The actual city of Evlimani is not protected by any official defensive structures, and the city itself is quite permeable, with many openings between its outer streets and buildings giving access from outside. However, as there is only one roadway that leads to the city, traffic is naturally steered down this central artery and accesses the city that way, with only those who do not wish to be seen entering via other access points. Evlimani does have its own dedicated city watch, who operate from several guard towers and barracks scattered throughout the settlement. They undertake regular patrols both at day and night. The military harbour, on the other hand, is separated from the city by a sturdy curtain wall, with two defensive gate structures providing access. Within this protected area it is the responsibility of the Sultan’s navy, not the Evlimani city watch to oversee the protection of the military harbour, and only those who can provide a very specific reason for needing access are granted it. Access from the water to the military harbour is protected by the artificial narrowing of the harbour entrance through the construction of a sea wall, with the entrance gap further defended by two large flanking towers, armed with anti-ship weapons such as ballistae. The artillery on these towers can be turned 360 degrees, allowing them to fire on forces attacking the city if necessary. The smaller civilian harbour, right on the edge of Evlimani’s bay is not protected by the sea wall, and has no additional defences itself. It is the only part of the waterfront that can be accessed by the inhabitants of the city.

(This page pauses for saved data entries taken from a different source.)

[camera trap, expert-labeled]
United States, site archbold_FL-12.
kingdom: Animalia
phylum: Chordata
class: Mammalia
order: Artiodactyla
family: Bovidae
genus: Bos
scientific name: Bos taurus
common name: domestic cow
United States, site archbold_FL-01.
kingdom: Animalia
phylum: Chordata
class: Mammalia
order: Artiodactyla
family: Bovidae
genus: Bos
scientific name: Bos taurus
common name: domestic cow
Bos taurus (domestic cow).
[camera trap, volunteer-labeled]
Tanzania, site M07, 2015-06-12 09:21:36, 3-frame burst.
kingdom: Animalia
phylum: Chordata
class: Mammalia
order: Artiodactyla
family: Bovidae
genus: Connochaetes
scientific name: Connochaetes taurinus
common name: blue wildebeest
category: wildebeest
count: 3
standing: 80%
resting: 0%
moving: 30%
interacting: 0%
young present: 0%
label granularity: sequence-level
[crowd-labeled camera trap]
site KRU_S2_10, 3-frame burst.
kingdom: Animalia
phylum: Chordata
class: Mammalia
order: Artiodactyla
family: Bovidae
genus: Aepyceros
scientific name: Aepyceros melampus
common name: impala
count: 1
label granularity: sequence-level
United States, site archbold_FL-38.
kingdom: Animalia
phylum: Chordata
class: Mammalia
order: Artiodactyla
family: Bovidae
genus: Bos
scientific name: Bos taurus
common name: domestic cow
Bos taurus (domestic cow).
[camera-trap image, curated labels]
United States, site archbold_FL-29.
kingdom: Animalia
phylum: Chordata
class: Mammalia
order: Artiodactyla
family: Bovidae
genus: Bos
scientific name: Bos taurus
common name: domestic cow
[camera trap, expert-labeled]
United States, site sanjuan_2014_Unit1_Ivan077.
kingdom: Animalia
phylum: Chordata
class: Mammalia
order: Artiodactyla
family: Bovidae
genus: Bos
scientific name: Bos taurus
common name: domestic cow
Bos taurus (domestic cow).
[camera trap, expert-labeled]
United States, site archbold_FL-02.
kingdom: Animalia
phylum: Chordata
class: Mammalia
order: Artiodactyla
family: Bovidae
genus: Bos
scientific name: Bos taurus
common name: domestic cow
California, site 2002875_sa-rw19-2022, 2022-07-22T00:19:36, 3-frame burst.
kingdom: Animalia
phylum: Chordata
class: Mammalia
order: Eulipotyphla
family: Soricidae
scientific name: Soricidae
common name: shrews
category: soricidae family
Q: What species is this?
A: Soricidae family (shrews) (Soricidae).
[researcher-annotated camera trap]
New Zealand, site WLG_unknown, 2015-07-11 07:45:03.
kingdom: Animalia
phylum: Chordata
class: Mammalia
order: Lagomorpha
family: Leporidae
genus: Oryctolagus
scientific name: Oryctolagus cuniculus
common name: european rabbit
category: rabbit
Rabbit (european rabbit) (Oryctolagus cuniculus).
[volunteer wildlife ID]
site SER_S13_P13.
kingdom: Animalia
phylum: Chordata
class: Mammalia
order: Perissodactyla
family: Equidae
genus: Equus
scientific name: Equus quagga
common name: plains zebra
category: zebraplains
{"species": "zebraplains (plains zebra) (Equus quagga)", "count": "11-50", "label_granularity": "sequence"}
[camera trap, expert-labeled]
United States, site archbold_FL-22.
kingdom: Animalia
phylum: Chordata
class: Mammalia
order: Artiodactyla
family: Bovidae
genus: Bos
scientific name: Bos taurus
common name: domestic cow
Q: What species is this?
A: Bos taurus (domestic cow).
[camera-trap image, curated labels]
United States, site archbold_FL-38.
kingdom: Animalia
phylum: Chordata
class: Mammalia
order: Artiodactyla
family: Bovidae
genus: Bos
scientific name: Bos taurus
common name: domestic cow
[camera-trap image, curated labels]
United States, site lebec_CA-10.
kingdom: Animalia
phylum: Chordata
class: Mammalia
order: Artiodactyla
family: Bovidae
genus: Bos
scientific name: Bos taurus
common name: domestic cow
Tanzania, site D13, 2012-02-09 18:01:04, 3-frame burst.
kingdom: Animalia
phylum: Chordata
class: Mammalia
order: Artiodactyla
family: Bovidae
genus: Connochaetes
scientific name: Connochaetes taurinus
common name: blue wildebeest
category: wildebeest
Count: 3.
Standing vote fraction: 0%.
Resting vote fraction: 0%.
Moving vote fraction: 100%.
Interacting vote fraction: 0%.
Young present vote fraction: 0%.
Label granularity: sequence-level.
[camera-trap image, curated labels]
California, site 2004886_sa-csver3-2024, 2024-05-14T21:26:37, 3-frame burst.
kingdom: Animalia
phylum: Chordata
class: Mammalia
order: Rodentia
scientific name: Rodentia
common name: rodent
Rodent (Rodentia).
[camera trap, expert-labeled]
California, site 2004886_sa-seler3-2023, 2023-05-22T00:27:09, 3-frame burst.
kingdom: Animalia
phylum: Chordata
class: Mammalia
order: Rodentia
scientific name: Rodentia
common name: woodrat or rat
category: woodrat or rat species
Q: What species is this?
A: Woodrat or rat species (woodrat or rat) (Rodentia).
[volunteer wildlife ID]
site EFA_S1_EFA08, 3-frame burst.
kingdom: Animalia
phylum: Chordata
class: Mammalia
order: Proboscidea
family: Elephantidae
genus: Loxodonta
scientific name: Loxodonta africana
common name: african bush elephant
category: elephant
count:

The main focus of Evlimani’s infrastructure is the military harbour complex that takes up the majority of the natural harbour area. The harbour infrastructure is made up of berths for the Sultanate’s military fleet, dedicated warehouses for the storing of supplies, dry docks for the maintenance and construction of naval ships, and a training facility for ships crews and officers. Within the military harbour complex is also a large storehouse system that is used for the housing of goods confiscated or captured from ships by the Fashaddonite navy. Most of these goods come from trading ships belonging to the Emirate of Taqwal that are preyed upon by the Sultan’s Navy, in an attempt to destabilise the Emirate’s trade and economic system. Some space at the entrance to the harbour has been given over for the use of civilian ships, most of which are linked to fishing, but given the fact that the town of Denizyer further down the coast is the main hub of Fashaddon’s fishery, fishing activity that takes place out of Evlimani is for local consumption only. As the city has been built up in a fairly erratic fashion around the military harbour, there is little forethought or planning that has gone into the construction of Evlimani proper. This means that, unlike in most other cities, there is no central market square, with trading activities being quite decentralised and scattered about the place. There is a small central square that has been constructed in front of the city’s main council building, but this is mainly used for ceremonial or official purposes, and trading from market stalls in the area is actively discouraged. Evlimani is connected to the rest of the Sultanate of Fashaddon by a single roadway that runs directly from the capital, Vaháyer.
Evlimani is built around a deep, protective bay, that cuts into land so much that the inner harbour is flanked on three sides by naturally occurring land. The shoreline around this bay is predominantly made up of gently sloping pebble beaches, which are easily adapted for the use of ships to beach on, and for the construction of port infrastructure, quays and dry docks. The main area of the city is slightly higher than the bay and harbour structure, but only by a couple of metres at its highest points. The area that the city is built upon is quite flat, and prior to being built upon was an area of scrubland. The hinterland of Evlimani has been given over to some small scale agricultural production, mostly pastoral, and there is a small buffer zone of scrub, stretching for a couple of miles into the land before it yields to the sands of the Sonsuz Desert.